- Ukrainian: Ne khvylyuysya, dveri vidchynyatsya
- Directed by: Oksana Karpovych
- Written by: Oksana Karpovych
- Produced by: Ina Fichman Judith Plamondon
- Cinematography: Christopher Nunn
- Edited by: Dominique Sicotte Lessandro Sócrates
- Production company: Intuitive Pictures
- Release date: November 18, 2019 (RIDM);
- Running time: 75 minutes
- Countries: Canada Ukraine
- Language: Ukrainian

= Don't Worry, the Doors Will Open =

2019 documentary film

Don't Worry, the Doors Will Open («Не хвилюйся, двері відчиняться») is a Ukrainian-Canadian documentary film, directed by Oksana Karpovych and released in 2019. The film centres on the Soviet-era electrichka trains that are still in operation in and around Kyiv, and the poor and working-class commuters who still use them on a regular basis.

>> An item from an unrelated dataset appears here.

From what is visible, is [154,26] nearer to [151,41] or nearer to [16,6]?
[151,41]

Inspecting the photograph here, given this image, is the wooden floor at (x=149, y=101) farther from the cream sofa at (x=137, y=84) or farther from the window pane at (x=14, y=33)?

The film premiered at the 2019 Montreal International Documentary Festival, where it won the New Vision Award. In 2020 it was screened at the Hot Docs Canadian International Documentary Festival and at DocuDays UA in Ukraine.

The film was a nominee for the Directors Guild of Canada's DGC Discovery Award in 2020.